As spring returns to Connecticut, shoppers at Stew Leonard’s, the famed four-store Connecticut-based grocer, begin to ask employees, and post on the retailer’s Facebook page, “When are the animals coming back?”
Those are the animals — two cows, two sheep and two goats — that from April through early November inhabit the “Little Farm,” a small fenced-in area adjacent to the original Norwalk, Conn., store that has been duplicated at the Danbury, Conn., and Yonkers, N.Y., locations. (Stew Leonard’s store in Newington, Conn., lacks the space.) The Little Farms are a magnet for children and part of what makes Stew’s “the Disneyland of dairy stores,” as the retailer was described by the New York Times.
Since 2007, each Little Farm at the beginning of the season receives a pair of baby cows, goats and sheep between the ages of 2 and 4 weeks. Baby chicks and ducks are added shortly thereafter. In mid-July, the now-much-larger cows are returned to their original farm and replaced with new calves. “Part of the fun is watching the animals grow” during the year, said Meghan Bell, director of public relations for Stew’s.

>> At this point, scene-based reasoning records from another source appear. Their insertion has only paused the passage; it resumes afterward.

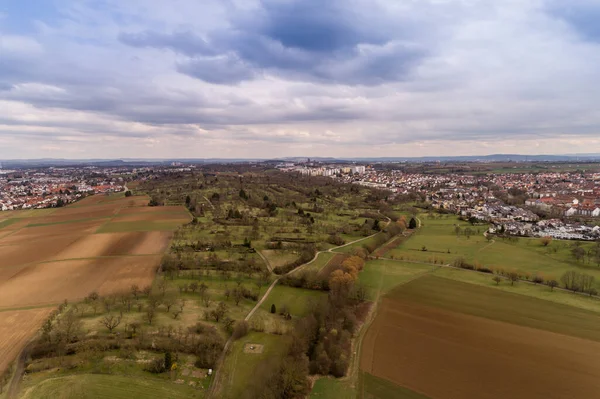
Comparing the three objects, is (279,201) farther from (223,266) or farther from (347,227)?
(223,266)

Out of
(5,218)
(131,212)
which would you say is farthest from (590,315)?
(5,218)

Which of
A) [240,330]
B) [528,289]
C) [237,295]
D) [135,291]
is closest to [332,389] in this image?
[240,330]

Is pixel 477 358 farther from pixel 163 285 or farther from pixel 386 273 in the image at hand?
pixel 163 285

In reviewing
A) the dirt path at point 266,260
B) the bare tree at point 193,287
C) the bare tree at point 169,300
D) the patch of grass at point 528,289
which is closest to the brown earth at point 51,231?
the dirt path at point 266,260

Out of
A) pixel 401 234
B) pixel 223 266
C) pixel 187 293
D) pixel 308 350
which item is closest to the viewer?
pixel 308 350

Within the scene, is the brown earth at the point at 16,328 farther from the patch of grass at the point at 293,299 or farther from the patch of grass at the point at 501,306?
the patch of grass at the point at 501,306

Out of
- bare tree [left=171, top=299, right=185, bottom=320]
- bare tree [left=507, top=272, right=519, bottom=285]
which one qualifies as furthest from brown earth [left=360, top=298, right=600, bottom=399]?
bare tree [left=171, top=299, right=185, bottom=320]

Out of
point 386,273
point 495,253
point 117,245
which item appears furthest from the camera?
point 117,245
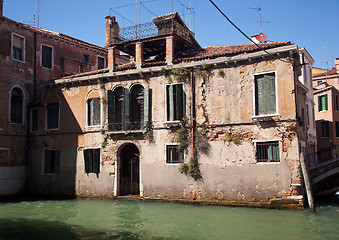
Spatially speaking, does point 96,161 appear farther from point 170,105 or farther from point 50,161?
point 170,105

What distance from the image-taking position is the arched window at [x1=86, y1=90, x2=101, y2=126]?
59.8 feet

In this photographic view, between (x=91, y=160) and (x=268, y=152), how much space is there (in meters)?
9.04

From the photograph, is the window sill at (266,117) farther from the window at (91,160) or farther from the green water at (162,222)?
the window at (91,160)

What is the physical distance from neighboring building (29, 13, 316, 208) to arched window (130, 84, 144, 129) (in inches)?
2.0

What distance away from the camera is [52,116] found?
761 inches

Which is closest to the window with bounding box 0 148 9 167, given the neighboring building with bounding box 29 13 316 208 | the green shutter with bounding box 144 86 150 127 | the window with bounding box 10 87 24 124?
the neighboring building with bounding box 29 13 316 208

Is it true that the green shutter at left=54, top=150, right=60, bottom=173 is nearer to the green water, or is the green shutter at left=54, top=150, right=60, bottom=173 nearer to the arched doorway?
the green water

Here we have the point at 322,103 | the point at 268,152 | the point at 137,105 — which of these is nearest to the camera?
the point at 268,152

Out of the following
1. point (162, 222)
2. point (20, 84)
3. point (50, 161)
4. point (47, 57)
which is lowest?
point (162, 222)

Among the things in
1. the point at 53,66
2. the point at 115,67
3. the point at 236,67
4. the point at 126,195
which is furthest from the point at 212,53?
the point at 53,66

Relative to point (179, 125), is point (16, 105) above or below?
above

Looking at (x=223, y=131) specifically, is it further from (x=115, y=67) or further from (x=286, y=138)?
(x=115, y=67)

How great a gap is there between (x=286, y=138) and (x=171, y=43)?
7423 millimetres

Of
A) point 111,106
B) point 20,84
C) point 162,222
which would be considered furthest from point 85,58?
point 162,222
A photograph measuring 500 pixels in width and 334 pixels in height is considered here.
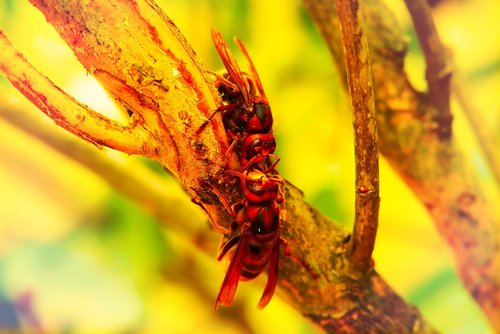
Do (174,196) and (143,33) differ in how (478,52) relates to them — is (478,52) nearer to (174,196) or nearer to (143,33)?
(174,196)

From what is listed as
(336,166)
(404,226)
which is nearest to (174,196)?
(336,166)

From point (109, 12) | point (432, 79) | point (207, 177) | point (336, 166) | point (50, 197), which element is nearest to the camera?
point (109, 12)

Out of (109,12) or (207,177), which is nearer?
(109,12)

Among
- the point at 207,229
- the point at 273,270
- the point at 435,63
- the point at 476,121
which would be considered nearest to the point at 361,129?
the point at 273,270

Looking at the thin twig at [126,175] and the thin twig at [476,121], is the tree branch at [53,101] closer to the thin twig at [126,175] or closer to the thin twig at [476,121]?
the thin twig at [126,175]

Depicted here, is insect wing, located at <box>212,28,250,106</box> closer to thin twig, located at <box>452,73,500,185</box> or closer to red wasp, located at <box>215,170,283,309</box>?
red wasp, located at <box>215,170,283,309</box>
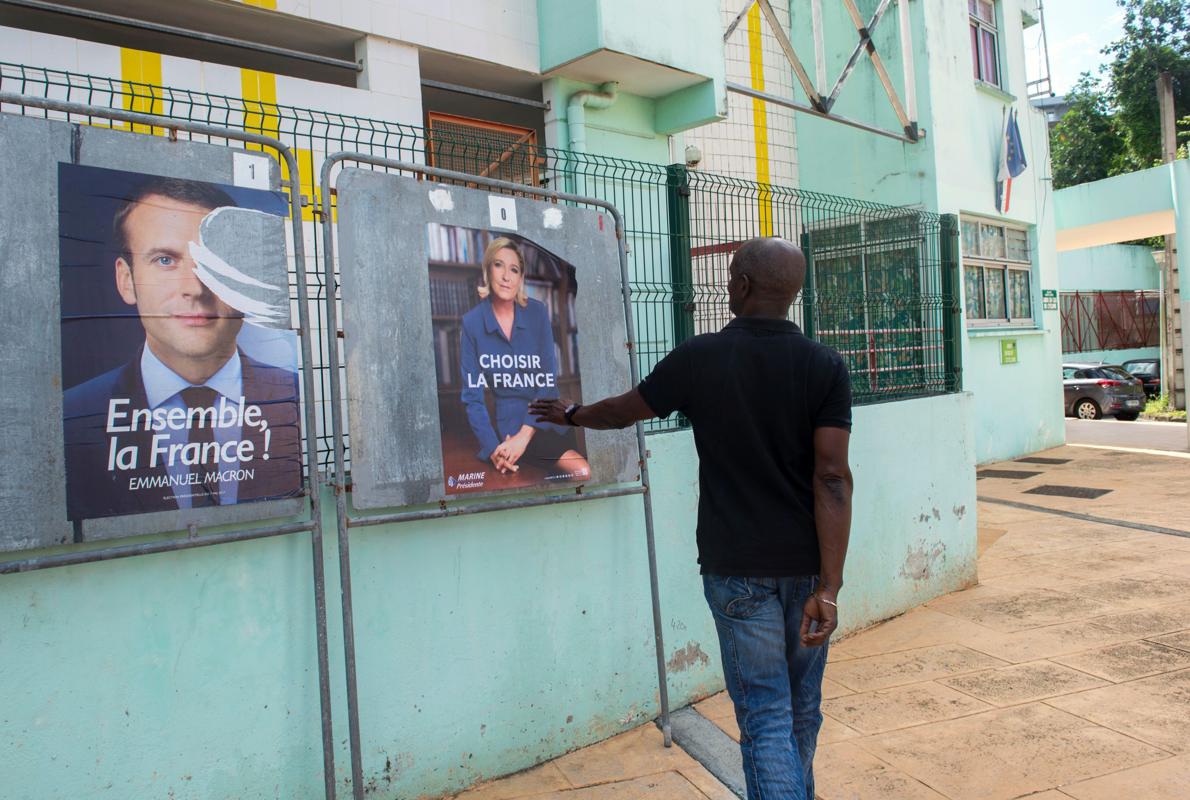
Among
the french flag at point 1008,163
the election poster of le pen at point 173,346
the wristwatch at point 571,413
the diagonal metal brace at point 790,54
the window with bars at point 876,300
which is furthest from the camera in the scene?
the french flag at point 1008,163

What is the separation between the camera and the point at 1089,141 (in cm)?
2912

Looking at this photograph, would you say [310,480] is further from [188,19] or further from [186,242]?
[188,19]

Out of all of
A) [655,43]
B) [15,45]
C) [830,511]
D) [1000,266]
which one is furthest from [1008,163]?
[15,45]

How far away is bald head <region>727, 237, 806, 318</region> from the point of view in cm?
258

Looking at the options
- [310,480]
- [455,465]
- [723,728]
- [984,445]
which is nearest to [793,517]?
[455,465]

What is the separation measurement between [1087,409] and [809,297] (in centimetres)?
1662

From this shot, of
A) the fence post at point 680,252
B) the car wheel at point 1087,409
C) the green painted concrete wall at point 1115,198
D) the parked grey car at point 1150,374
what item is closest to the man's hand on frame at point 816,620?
the fence post at point 680,252

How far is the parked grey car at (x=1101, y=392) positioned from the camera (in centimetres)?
1848

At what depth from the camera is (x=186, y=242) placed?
272cm

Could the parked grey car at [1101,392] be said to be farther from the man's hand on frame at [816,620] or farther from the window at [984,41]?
the man's hand on frame at [816,620]

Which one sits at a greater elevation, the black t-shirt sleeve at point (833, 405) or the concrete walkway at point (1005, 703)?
the black t-shirt sleeve at point (833, 405)

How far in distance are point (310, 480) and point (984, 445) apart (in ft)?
36.2

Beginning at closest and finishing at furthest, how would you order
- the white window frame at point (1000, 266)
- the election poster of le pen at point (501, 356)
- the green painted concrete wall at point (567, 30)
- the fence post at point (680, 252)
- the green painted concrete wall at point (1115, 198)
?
the election poster of le pen at point (501, 356) → the fence post at point (680, 252) → the green painted concrete wall at point (567, 30) → the white window frame at point (1000, 266) → the green painted concrete wall at point (1115, 198)

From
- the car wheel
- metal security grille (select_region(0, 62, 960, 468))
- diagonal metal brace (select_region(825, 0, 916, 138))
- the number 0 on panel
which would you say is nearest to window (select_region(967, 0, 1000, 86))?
diagonal metal brace (select_region(825, 0, 916, 138))
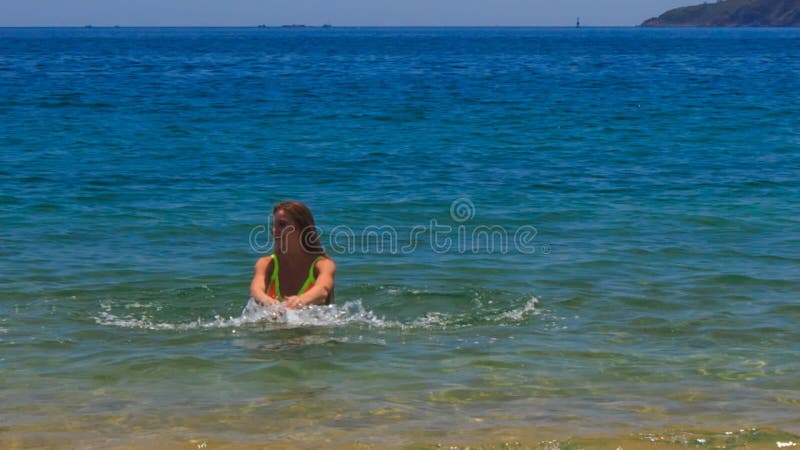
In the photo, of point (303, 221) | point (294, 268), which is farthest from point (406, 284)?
point (303, 221)

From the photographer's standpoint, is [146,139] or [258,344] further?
[146,139]

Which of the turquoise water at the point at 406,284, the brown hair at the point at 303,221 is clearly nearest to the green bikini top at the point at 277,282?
the brown hair at the point at 303,221

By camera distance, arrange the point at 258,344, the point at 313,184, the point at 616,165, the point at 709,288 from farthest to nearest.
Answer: the point at 616,165, the point at 313,184, the point at 709,288, the point at 258,344

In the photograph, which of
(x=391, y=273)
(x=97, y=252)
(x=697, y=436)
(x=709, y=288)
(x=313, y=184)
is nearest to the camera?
(x=697, y=436)

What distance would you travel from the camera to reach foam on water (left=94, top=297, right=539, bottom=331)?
884 centimetres

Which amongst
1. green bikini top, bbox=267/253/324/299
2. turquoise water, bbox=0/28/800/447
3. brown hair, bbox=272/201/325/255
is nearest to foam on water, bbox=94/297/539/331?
turquoise water, bbox=0/28/800/447

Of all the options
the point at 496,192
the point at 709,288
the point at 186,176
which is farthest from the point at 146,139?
the point at 709,288

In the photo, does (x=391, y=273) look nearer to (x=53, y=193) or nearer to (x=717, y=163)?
(x=53, y=193)

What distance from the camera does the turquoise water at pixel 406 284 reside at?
6.87 meters

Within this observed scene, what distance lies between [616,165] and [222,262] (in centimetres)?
995

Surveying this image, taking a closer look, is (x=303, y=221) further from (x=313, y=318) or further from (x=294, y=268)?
(x=313, y=318)

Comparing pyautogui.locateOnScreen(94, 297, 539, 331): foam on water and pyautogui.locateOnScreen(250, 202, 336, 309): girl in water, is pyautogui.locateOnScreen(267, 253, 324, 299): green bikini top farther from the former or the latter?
pyautogui.locateOnScreen(94, 297, 539, 331): foam on water

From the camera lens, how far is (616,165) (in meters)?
19.7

The baby cows, sheep and goats will arrive in grand style on April 30, taking part in a free welcome parade at each location throughout the day. Led by a stilt walker, “the Amazing Andy,” and three costumed characters, Clover the Cow, Daphne Duck and Cynthia Chick, the animals will be escorted on a hay-filled wagon pulled by a truck or tractor around the store. They will be greeted by cheering children and parents at the farm, where “Farmer Dave” — Dave Hartford, whose farm in Ellington, Conn., provides the animals — will answer questions and invite the kids to pet the animals. The event will also feature face painting, balloons, music and snacks.
About 100 people showed up at each store last year, when the welcome parade was initiated. “The kids were hilarious,” excited to get “up close and personal” with the animals, Bell said.
Leading up to the farm animals’ arrival, children 4 to 12 can enter the “Name Our Babies” contest at the three stores, submitting recommended names in a suggestion box. Winners get their picture taken at the parade with Farmer Dave and the animal they named.
During their stay at the Little Farm, the animals are well cared for. “Each store has a dedicated staff member who checks, cleans and feeds the animals,” said Bell. “Our security team checks them at night.” The farms are overseen by Barbara Bucknam, Stew’s director of quality, who recently earned a degree as a veterinary assistant.
The original Little Farm came into being in 1969 when founder Stew Leonard, Sr., purchased an old farm on U.S. Route 1 as the site of the Norwalk store. To buy the land, he had to assure the owner, Hazel Schultze, that in addition to his store he would build a farm for her sheep, whom she could visit every day, and would even add some goats, ducks and chickens to make it a "real" farm.
Proving to be such a hit in Norwalk, Little Farms were added to the Danbury and Yonkers locations when they opened.